Everyday Data Structure Uses
- source-page: p. 367
- batch: 36
- status: accepted
- reviewer-status: reviewed
- fidelity-score: 0.9
- spec: bbg-p0367-algorithms-and-decision-models-algorithms.json
- svg: bbg-p0367-algorithms-and-decision-models-algorithms.svg

Open Review Queue
- none
Reviewed Non-Signal Pages
- none
Use When
- A system needs a repeatable decision rule for ranking, deduplication, routing, scheduling, or distributed agreement.
Avoid When
- The problem is still a policy call that humans have not defined.
Core Model
- Algorithms are operational promises. They trade accuracy, memory, latency, and implementation complexity under known constraints.
- Prefer explicit ownership over accidental coupling.

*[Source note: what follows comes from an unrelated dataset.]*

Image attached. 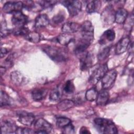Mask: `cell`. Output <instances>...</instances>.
I'll list each match as a JSON object with an SVG mask.
<instances>
[{"label": "cell", "mask_w": 134, "mask_h": 134, "mask_svg": "<svg viewBox=\"0 0 134 134\" xmlns=\"http://www.w3.org/2000/svg\"><path fill=\"white\" fill-rule=\"evenodd\" d=\"M19 121L24 125L30 126L34 123L35 120L34 115L30 113L25 111H21L18 113Z\"/></svg>", "instance_id": "cell-10"}, {"label": "cell", "mask_w": 134, "mask_h": 134, "mask_svg": "<svg viewBox=\"0 0 134 134\" xmlns=\"http://www.w3.org/2000/svg\"><path fill=\"white\" fill-rule=\"evenodd\" d=\"M111 49L110 46H107L102 49L98 53L97 58L99 61H103L106 59L109 54V52Z\"/></svg>", "instance_id": "cell-30"}, {"label": "cell", "mask_w": 134, "mask_h": 134, "mask_svg": "<svg viewBox=\"0 0 134 134\" xmlns=\"http://www.w3.org/2000/svg\"><path fill=\"white\" fill-rule=\"evenodd\" d=\"M63 129V133L66 134H72L75 133V128L74 126L70 123L66 126L64 127Z\"/></svg>", "instance_id": "cell-39"}, {"label": "cell", "mask_w": 134, "mask_h": 134, "mask_svg": "<svg viewBox=\"0 0 134 134\" xmlns=\"http://www.w3.org/2000/svg\"><path fill=\"white\" fill-rule=\"evenodd\" d=\"M115 32L113 29H107L105 31L100 37L98 41L101 45H104L108 42L113 41L115 38Z\"/></svg>", "instance_id": "cell-13"}, {"label": "cell", "mask_w": 134, "mask_h": 134, "mask_svg": "<svg viewBox=\"0 0 134 134\" xmlns=\"http://www.w3.org/2000/svg\"><path fill=\"white\" fill-rule=\"evenodd\" d=\"M28 22L27 17L21 11L17 12L13 14L12 23L16 27L25 26Z\"/></svg>", "instance_id": "cell-9"}, {"label": "cell", "mask_w": 134, "mask_h": 134, "mask_svg": "<svg viewBox=\"0 0 134 134\" xmlns=\"http://www.w3.org/2000/svg\"><path fill=\"white\" fill-rule=\"evenodd\" d=\"M64 15L63 13H59L53 16L52 21L54 24H58L62 23L64 19Z\"/></svg>", "instance_id": "cell-36"}, {"label": "cell", "mask_w": 134, "mask_h": 134, "mask_svg": "<svg viewBox=\"0 0 134 134\" xmlns=\"http://www.w3.org/2000/svg\"><path fill=\"white\" fill-rule=\"evenodd\" d=\"M94 125L96 130L101 133L115 134L118 133V129L114 123L107 119L96 118L94 120Z\"/></svg>", "instance_id": "cell-1"}, {"label": "cell", "mask_w": 134, "mask_h": 134, "mask_svg": "<svg viewBox=\"0 0 134 134\" xmlns=\"http://www.w3.org/2000/svg\"><path fill=\"white\" fill-rule=\"evenodd\" d=\"M75 103L73 100L70 99H64L60 101L57 105V107L58 110L61 111H65L70 109L74 107Z\"/></svg>", "instance_id": "cell-22"}, {"label": "cell", "mask_w": 134, "mask_h": 134, "mask_svg": "<svg viewBox=\"0 0 134 134\" xmlns=\"http://www.w3.org/2000/svg\"><path fill=\"white\" fill-rule=\"evenodd\" d=\"M91 42L81 38L76 43L74 47V52L76 55H81L85 52L89 47Z\"/></svg>", "instance_id": "cell-17"}, {"label": "cell", "mask_w": 134, "mask_h": 134, "mask_svg": "<svg viewBox=\"0 0 134 134\" xmlns=\"http://www.w3.org/2000/svg\"><path fill=\"white\" fill-rule=\"evenodd\" d=\"M80 133H90V131L88 130V129H87L86 127H82L80 131Z\"/></svg>", "instance_id": "cell-41"}, {"label": "cell", "mask_w": 134, "mask_h": 134, "mask_svg": "<svg viewBox=\"0 0 134 134\" xmlns=\"http://www.w3.org/2000/svg\"><path fill=\"white\" fill-rule=\"evenodd\" d=\"M1 131L2 133H15L17 126L13 121L6 120L1 121Z\"/></svg>", "instance_id": "cell-12"}, {"label": "cell", "mask_w": 134, "mask_h": 134, "mask_svg": "<svg viewBox=\"0 0 134 134\" xmlns=\"http://www.w3.org/2000/svg\"><path fill=\"white\" fill-rule=\"evenodd\" d=\"M12 82L16 85H20L24 81V76L20 72L15 71L10 74Z\"/></svg>", "instance_id": "cell-25"}, {"label": "cell", "mask_w": 134, "mask_h": 134, "mask_svg": "<svg viewBox=\"0 0 134 134\" xmlns=\"http://www.w3.org/2000/svg\"><path fill=\"white\" fill-rule=\"evenodd\" d=\"M8 51L6 48H1V58H2L3 57H4L8 53Z\"/></svg>", "instance_id": "cell-40"}, {"label": "cell", "mask_w": 134, "mask_h": 134, "mask_svg": "<svg viewBox=\"0 0 134 134\" xmlns=\"http://www.w3.org/2000/svg\"><path fill=\"white\" fill-rule=\"evenodd\" d=\"M6 71V68H5V67H3L2 66H1V73L2 75L5 73Z\"/></svg>", "instance_id": "cell-42"}, {"label": "cell", "mask_w": 134, "mask_h": 134, "mask_svg": "<svg viewBox=\"0 0 134 134\" xmlns=\"http://www.w3.org/2000/svg\"><path fill=\"white\" fill-rule=\"evenodd\" d=\"M130 43V39L128 37H125L121 39L116 46V53L117 54H121L124 53L127 50Z\"/></svg>", "instance_id": "cell-14"}, {"label": "cell", "mask_w": 134, "mask_h": 134, "mask_svg": "<svg viewBox=\"0 0 134 134\" xmlns=\"http://www.w3.org/2000/svg\"><path fill=\"white\" fill-rule=\"evenodd\" d=\"M109 93L107 90L103 89L98 92L96 99V103L99 106L106 105L109 100Z\"/></svg>", "instance_id": "cell-18"}, {"label": "cell", "mask_w": 134, "mask_h": 134, "mask_svg": "<svg viewBox=\"0 0 134 134\" xmlns=\"http://www.w3.org/2000/svg\"><path fill=\"white\" fill-rule=\"evenodd\" d=\"M47 94V90L45 88H36L31 92V97L35 101H40L45 97Z\"/></svg>", "instance_id": "cell-21"}, {"label": "cell", "mask_w": 134, "mask_h": 134, "mask_svg": "<svg viewBox=\"0 0 134 134\" xmlns=\"http://www.w3.org/2000/svg\"><path fill=\"white\" fill-rule=\"evenodd\" d=\"M71 123V120L65 117H58L56 118V124L58 127L63 128Z\"/></svg>", "instance_id": "cell-29"}, {"label": "cell", "mask_w": 134, "mask_h": 134, "mask_svg": "<svg viewBox=\"0 0 134 134\" xmlns=\"http://www.w3.org/2000/svg\"><path fill=\"white\" fill-rule=\"evenodd\" d=\"M10 99L8 95V94L4 92L1 91L0 93V105L1 106H5L10 105Z\"/></svg>", "instance_id": "cell-28"}, {"label": "cell", "mask_w": 134, "mask_h": 134, "mask_svg": "<svg viewBox=\"0 0 134 134\" xmlns=\"http://www.w3.org/2000/svg\"><path fill=\"white\" fill-rule=\"evenodd\" d=\"M35 128L37 130L45 131L48 133L51 132L52 129V125L43 118H39L35 122Z\"/></svg>", "instance_id": "cell-16"}, {"label": "cell", "mask_w": 134, "mask_h": 134, "mask_svg": "<svg viewBox=\"0 0 134 134\" xmlns=\"http://www.w3.org/2000/svg\"><path fill=\"white\" fill-rule=\"evenodd\" d=\"M98 93V92L96 88L95 87L91 88L88 90L85 94V99L90 102H93L96 100Z\"/></svg>", "instance_id": "cell-26"}, {"label": "cell", "mask_w": 134, "mask_h": 134, "mask_svg": "<svg viewBox=\"0 0 134 134\" xmlns=\"http://www.w3.org/2000/svg\"><path fill=\"white\" fill-rule=\"evenodd\" d=\"M30 31L28 28L25 26L16 27L15 29L12 30V32L14 35L16 36H26Z\"/></svg>", "instance_id": "cell-32"}, {"label": "cell", "mask_w": 134, "mask_h": 134, "mask_svg": "<svg viewBox=\"0 0 134 134\" xmlns=\"http://www.w3.org/2000/svg\"><path fill=\"white\" fill-rule=\"evenodd\" d=\"M81 25L78 23L72 21H68L64 23L62 27L63 33L71 34L77 32L80 29Z\"/></svg>", "instance_id": "cell-15"}, {"label": "cell", "mask_w": 134, "mask_h": 134, "mask_svg": "<svg viewBox=\"0 0 134 134\" xmlns=\"http://www.w3.org/2000/svg\"><path fill=\"white\" fill-rule=\"evenodd\" d=\"M80 69L85 71L90 69L93 62V55L89 52H85L80 55Z\"/></svg>", "instance_id": "cell-8"}, {"label": "cell", "mask_w": 134, "mask_h": 134, "mask_svg": "<svg viewBox=\"0 0 134 134\" xmlns=\"http://www.w3.org/2000/svg\"><path fill=\"white\" fill-rule=\"evenodd\" d=\"M75 90V86L72 81L68 80L65 82L63 87V91L64 93L68 94H72Z\"/></svg>", "instance_id": "cell-31"}, {"label": "cell", "mask_w": 134, "mask_h": 134, "mask_svg": "<svg viewBox=\"0 0 134 134\" xmlns=\"http://www.w3.org/2000/svg\"><path fill=\"white\" fill-rule=\"evenodd\" d=\"M73 37L71 34L63 33L57 37V41L61 45H68L72 41Z\"/></svg>", "instance_id": "cell-24"}, {"label": "cell", "mask_w": 134, "mask_h": 134, "mask_svg": "<svg viewBox=\"0 0 134 134\" xmlns=\"http://www.w3.org/2000/svg\"><path fill=\"white\" fill-rule=\"evenodd\" d=\"M117 73L114 69L108 70L101 79L102 85L103 89L108 90L114 85L117 77Z\"/></svg>", "instance_id": "cell-4"}, {"label": "cell", "mask_w": 134, "mask_h": 134, "mask_svg": "<svg viewBox=\"0 0 134 134\" xmlns=\"http://www.w3.org/2000/svg\"><path fill=\"white\" fill-rule=\"evenodd\" d=\"M15 133H18V134H29V133H35V131H34L31 129L27 128L18 127L16 129Z\"/></svg>", "instance_id": "cell-37"}, {"label": "cell", "mask_w": 134, "mask_h": 134, "mask_svg": "<svg viewBox=\"0 0 134 134\" xmlns=\"http://www.w3.org/2000/svg\"><path fill=\"white\" fill-rule=\"evenodd\" d=\"M25 37L27 40L33 43L39 42L40 40V35L35 31H30Z\"/></svg>", "instance_id": "cell-27"}, {"label": "cell", "mask_w": 134, "mask_h": 134, "mask_svg": "<svg viewBox=\"0 0 134 134\" xmlns=\"http://www.w3.org/2000/svg\"><path fill=\"white\" fill-rule=\"evenodd\" d=\"M107 71V64H103L98 66L92 72L89 79L90 82L94 85L97 84L99 81L101 80Z\"/></svg>", "instance_id": "cell-5"}, {"label": "cell", "mask_w": 134, "mask_h": 134, "mask_svg": "<svg viewBox=\"0 0 134 134\" xmlns=\"http://www.w3.org/2000/svg\"><path fill=\"white\" fill-rule=\"evenodd\" d=\"M39 4L42 8H47L49 7H51L57 3V1H38L37 2Z\"/></svg>", "instance_id": "cell-34"}, {"label": "cell", "mask_w": 134, "mask_h": 134, "mask_svg": "<svg viewBox=\"0 0 134 134\" xmlns=\"http://www.w3.org/2000/svg\"><path fill=\"white\" fill-rule=\"evenodd\" d=\"M61 96V94L59 88H58V87H55L50 92L49 95V99L51 101L57 102L60 100Z\"/></svg>", "instance_id": "cell-33"}, {"label": "cell", "mask_w": 134, "mask_h": 134, "mask_svg": "<svg viewBox=\"0 0 134 134\" xmlns=\"http://www.w3.org/2000/svg\"><path fill=\"white\" fill-rule=\"evenodd\" d=\"M85 99V95L82 93H79L76 96H75L74 99L73 100L74 103L76 104H81L84 102V100Z\"/></svg>", "instance_id": "cell-38"}, {"label": "cell", "mask_w": 134, "mask_h": 134, "mask_svg": "<svg viewBox=\"0 0 134 134\" xmlns=\"http://www.w3.org/2000/svg\"><path fill=\"white\" fill-rule=\"evenodd\" d=\"M128 12L126 9L120 8L115 13V21L117 24H121L124 23L128 17Z\"/></svg>", "instance_id": "cell-20"}, {"label": "cell", "mask_w": 134, "mask_h": 134, "mask_svg": "<svg viewBox=\"0 0 134 134\" xmlns=\"http://www.w3.org/2000/svg\"><path fill=\"white\" fill-rule=\"evenodd\" d=\"M24 8L23 3L20 1H9L3 6V10L5 13H12L21 11Z\"/></svg>", "instance_id": "cell-7"}, {"label": "cell", "mask_w": 134, "mask_h": 134, "mask_svg": "<svg viewBox=\"0 0 134 134\" xmlns=\"http://www.w3.org/2000/svg\"><path fill=\"white\" fill-rule=\"evenodd\" d=\"M115 14L113 7L109 5L107 7L102 14V21L105 25H109L115 21Z\"/></svg>", "instance_id": "cell-11"}, {"label": "cell", "mask_w": 134, "mask_h": 134, "mask_svg": "<svg viewBox=\"0 0 134 134\" xmlns=\"http://www.w3.org/2000/svg\"><path fill=\"white\" fill-rule=\"evenodd\" d=\"M82 38L91 42L94 38V27L89 20L85 21L80 27Z\"/></svg>", "instance_id": "cell-3"}, {"label": "cell", "mask_w": 134, "mask_h": 134, "mask_svg": "<svg viewBox=\"0 0 134 134\" xmlns=\"http://www.w3.org/2000/svg\"><path fill=\"white\" fill-rule=\"evenodd\" d=\"M50 20L47 15L42 14L39 15L35 19V27L36 28H40L46 27L49 24Z\"/></svg>", "instance_id": "cell-19"}, {"label": "cell", "mask_w": 134, "mask_h": 134, "mask_svg": "<svg viewBox=\"0 0 134 134\" xmlns=\"http://www.w3.org/2000/svg\"><path fill=\"white\" fill-rule=\"evenodd\" d=\"M101 6V2L99 1H92L89 2L86 7L87 13L91 14L97 12Z\"/></svg>", "instance_id": "cell-23"}, {"label": "cell", "mask_w": 134, "mask_h": 134, "mask_svg": "<svg viewBox=\"0 0 134 134\" xmlns=\"http://www.w3.org/2000/svg\"><path fill=\"white\" fill-rule=\"evenodd\" d=\"M42 50L52 60L55 62H63L68 58L66 53L61 48L45 46L42 47Z\"/></svg>", "instance_id": "cell-2"}, {"label": "cell", "mask_w": 134, "mask_h": 134, "mask_svg": "<svg viewBox=\"0 0 134 134\" xmlns=\"http://www.w3.org/2000/svg\"><path fill=\"white\" fill-rule=\"evenodd\" d=\"M11 32L10 29H8L6 28V25L5 21L1 23V36L2 38L5 37L7 35H8Z\"/></svg>", "instance_id": "cell-35"}, {"label": "cell", "mask_w": 134, "mask_h": 134, "mask_svg": "<svg viewBox=\"0 0 134 134\" xmlns=\"http://www.w3.org/2000/svg\"><path fill=\"white\" fill-rule=\"evenodd\" d=\"M62 4L67 8L70 15L72 17L77 15L82 8V3L79 1H64Z\"/></svg>", "instance_id": "cell-6"}]
</instances>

Every boundary should say who owns correctness, cost, data, recovery, and change.
- Use corpus page pointers for inspection, and keep the chapter notes focused on reusable design decisions.
Implementation Guidance
- Define the input shape, correctness target, expected volume, and failure cost before selecting an algorithmic pattern.
- Write the smallest useful design note: purpose, inputs, outputs, state, failure behavior, observability, and rollback.
- Choose the first implementation that can be tested against the real workflow without hiding a known production risk.
Tradeoffs
- Specialized structures save resources, but they narrow future flexibility.
- Centralization reduces duplicated work but can become a bottleneck when every team needs exceptions.
- Specialized infrastructure helps at scale, but it must earn its operational cost.
Failure Modes
- A clever algorithm hides business assumptions that should be configurable.
- The diagram shows boxes but not ownership, retry behavior, data freshness, or user-visible failure.
- The system has no proof path for the highest-risk assumption.
Decision Checklist
- State the invariant, complexity target, and fallback when the algorithm cannot decide confidently.
- Name the owner, source of truth, timeout, retry policy, and evidence that the path works.
- Add one regression check for the failure mode most likely to recur.
Neutral Automation Examples
- A deduplication service uses a probabilistic pre-filter, then verifies likely matches against durable records.
- A neutral internal automation starts with fixtures, then adds credentials, permissions, and production scheduling only after the boundary is tested.
- A customer-facing workflow keeps irreversible actions behind explicit approval until metrics show it is safe to automate further.